Mentre Canaletto si impose sul teatro europeo grazie ai particolari procedimenti compositivi, risultato del razionalismo di matrice illuminista e delle più moderne ricerche sull’ottica (è in mostra anche la “camera ottica” che egli mise a punto e utilizzò per le sue creazioni), Bellotto, ne comprese i segreti della tecnica per poi sviluppare secondo una personale chiave interpretativa il proprio originale contributo.

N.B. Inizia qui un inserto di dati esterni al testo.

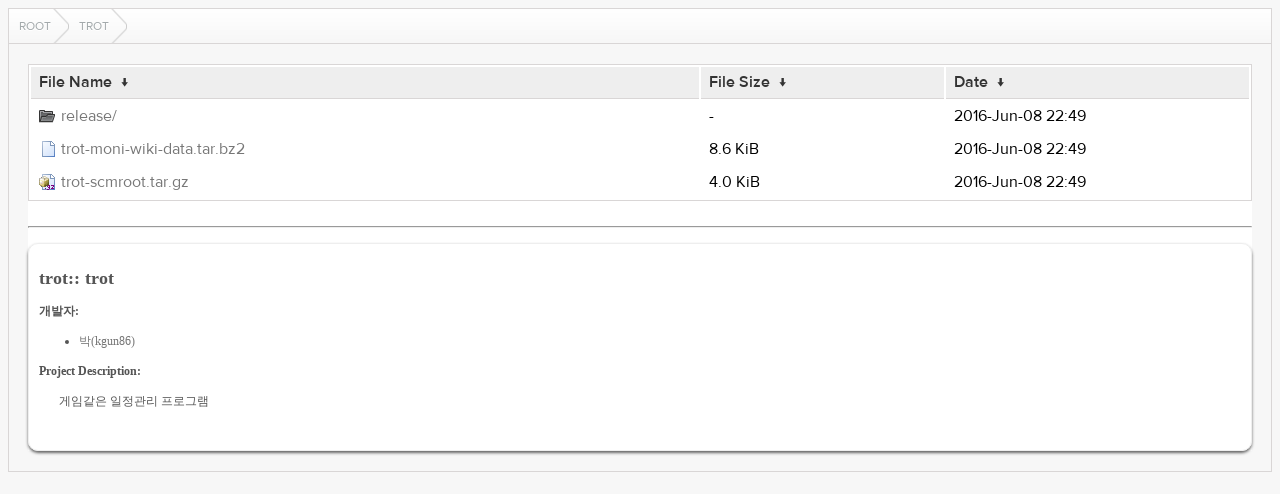

--- FILE ---
content_type: text/html
request_url: http://soojung.kldp.net/trot/?C=S&O=D
body_size: 2777
content:
<!DOCTYPE html>
<html lang="en">
<head>
  <meta charset="UTF-8">
  <meta http-equiv="content-type" content="text/html; charset=utf-8"/>
  <meta name="viewport" content="width=device-width"/>
  <title>Files...</title>
  <link rel="stylesheet" href="/fancyindex/TheInsomniac/css/fancyindex.css">
  <script>
    window.document.title = window.location.pathname;
  </script>
</head>
<body>
<div class="box box-breadcrumbs">
    <div class="box-header">
      <div class="box-header-content">
        <div id="breadcrumbs" class="breadcrumbs">
          <a href="#"></a>
        </div>
      </div>
    </div>
    <div class="box-content clearfix">
      <h1>Index of:
/trot/</h1>
<table id="list"><thead><tr><th style="width:55%"><a href="?C=N&amp;O=A">File Name</a>&nbsp;<a href="?C=N&amp;O=D">&nbsp;&darr;&nbsp;</a></th><th style="width:20%"><a href="?C=S&amp;O=A">File Size</a>&nbsp;<a href="?C=S&amp;O=D">&nbsp;&darr;&nbsp;</a></th><th style="width:25%"><a href="?C=M&amp;O=A">Date</a>&nbsp;<a href="?C=M&amp;O=D">&nbsp;&darr;&nbsp;</a></th></tr></thead>
<tbody><tr><td class="link"><a href="../?C=S&amp;O=D">Parent directory/</a></td><td class="size">-</td><td class="date">-</td></tr>
<tr><td class="link"><a href="release/?C=S&amp;O=D" title="release">release/</a></td><td class="size">-</td><td class="date">2016-Jun-08 22:49</td></tr>
<tr><td class="link"><a href="trot-moni-wiki-data.tar.bz2" title="trot-moni-wiki-data.tar.bz2">trot-moni-wiki-data.tar.bz2</a></td><td class="size">8.6 KiB</td><td class="date">2016-Jun-08 22:49</td></tr>
<tr><td class="link"><a href="trot-scmroot.tar.gz" title="trot-scmroot.tar.gz">trot-scmroot.tar.gz</a></td><td class="size">4.0 KiB</td><td class="date">2016-Jun-08 22:49</td></tr>
</tbody></table>
<hr id="readme-hr"><div id="readme-print"><div id="kldp-net-contents" style="white-space: normal;">

<h2>trot:: trot</h2>

<p><b>개발자:</b><br><ul><li><a href="mailto:notorz&commat;hotmail.com">박(kgun86)</a></li>
</ul></p>

<div>
<b>Project Description:</b><br>
<p style="margin-left: 20px;">게임같은 일정관리 프로그램</p>
</div>
</div>
</div>

</div>
</div>
<script>
  var loc = window.location.pathname;
  var segments = loc.split('/');
  var breadcrumbs = '';
  var currentPath = '/';
  for (var i=0; i<segments.length; i++) {
    if (segments[i] !== '') {
      currentPath += segments[i] + '/';
      breadcrumbs += '<a href="' +  currentPath + '">' + window.unescape(segments[i]) + '<\/a>';
    } else if (segments.length -1 !== i) {
      currentPath += '';
      breadcrumbs += '<a href="' + currentPath + '">Root<\/a>';
    }
  }
  document.getElementById('breadcrumbs').innerHTML = breadcrumbs;
</script>
<script src="/fancyindex/TheInsomniac/js/history.js"></script>
</body>
</html>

Il confronto tra le loro soluzioni pittoriche offre l’occasione per cogliere un eloquente panorama sulla colta Europa del tempo e sulla sua classe dirigente, che fece a gara per commissionare i dipinti ai due grandi veneziani: il viaggio artistico parte da Venezia per toccare Roma, Firenze, Verona, Torino, Milano e il suo territorio, con Vaprio e Gazzada – dove Bellotto mette a frutto l’insegnamento di Canaletto nelle sue vedute e paesaggi di stupefacente modernità – e prosegue quindi alla volta dell’Europa, con i ritratti di Londra, Dresda, Varsavia o Wilanòw, fino a raggiungere luoghi fantastici e immaginari, immortalati nei memorabili “capricci”. L’artista veneziano si sposta successivamente in Polonia, dove la sua fama è destinata a superare notevolmente quella del suo maestro, tanto che lì Bellotto era conosciuto come “il Canaletto”. Inoltre la recente riscoperta dell’inventario della casa di Bellotto a Dresda, distrutta dal bombardamento prussiano del 1760, ha permesso di conoscere la biblioteca gettando una nuova luce sulla personalità e l’indipendenza intellettuale dell’artista, sulle sue passioni, la letteratura, il teatro, il collezionismo; possedeva oltre 1.000 volumi tra cui testi di Muratori, di Scipione Maffei, libri sui disegni di Borromini e altri. Bellotto aveva inoltre nella sua abitazione una stamperia con torchi e strumenti per realizzare le proprie incisioni.
Mentre Canaletto si impose sulla scena europea grazie ai suoi procedimenti compositivi, Bellotto ne apprese i segreti della tecnica per sviluppare in chiave personale il proprio originale contenuto. “La mostra sottolinea la razionalità illuminista di Canaletto” ha ben detto la collega Bozena Anna Kowalczyk, curatrice dell’esposizione, “mentre Bellotto introduce una visione realista e monumentale dell’architettura e del paesaggio”. L’eccezionale documento dell’inventario di casa Bellotto a Dresda (cui viene dedicato un saggio nel catalogo) è esposto assieme a una selezione dei libri più sorprendenti che appartenevano alla sua ampia biblioteca, la più straordinaria tra quelle finora note formate da un artista. Con questa mostra alle Gallerie d’Italia, Milano svela ampiamente il suo ruolo guida nella cultura del Paese Italia, non solo, ancor più la dimensione internazionale di città aperta, capace di far giungere la sua voce e il suo pensiero a tutte le periferie d’Europa e del mondo.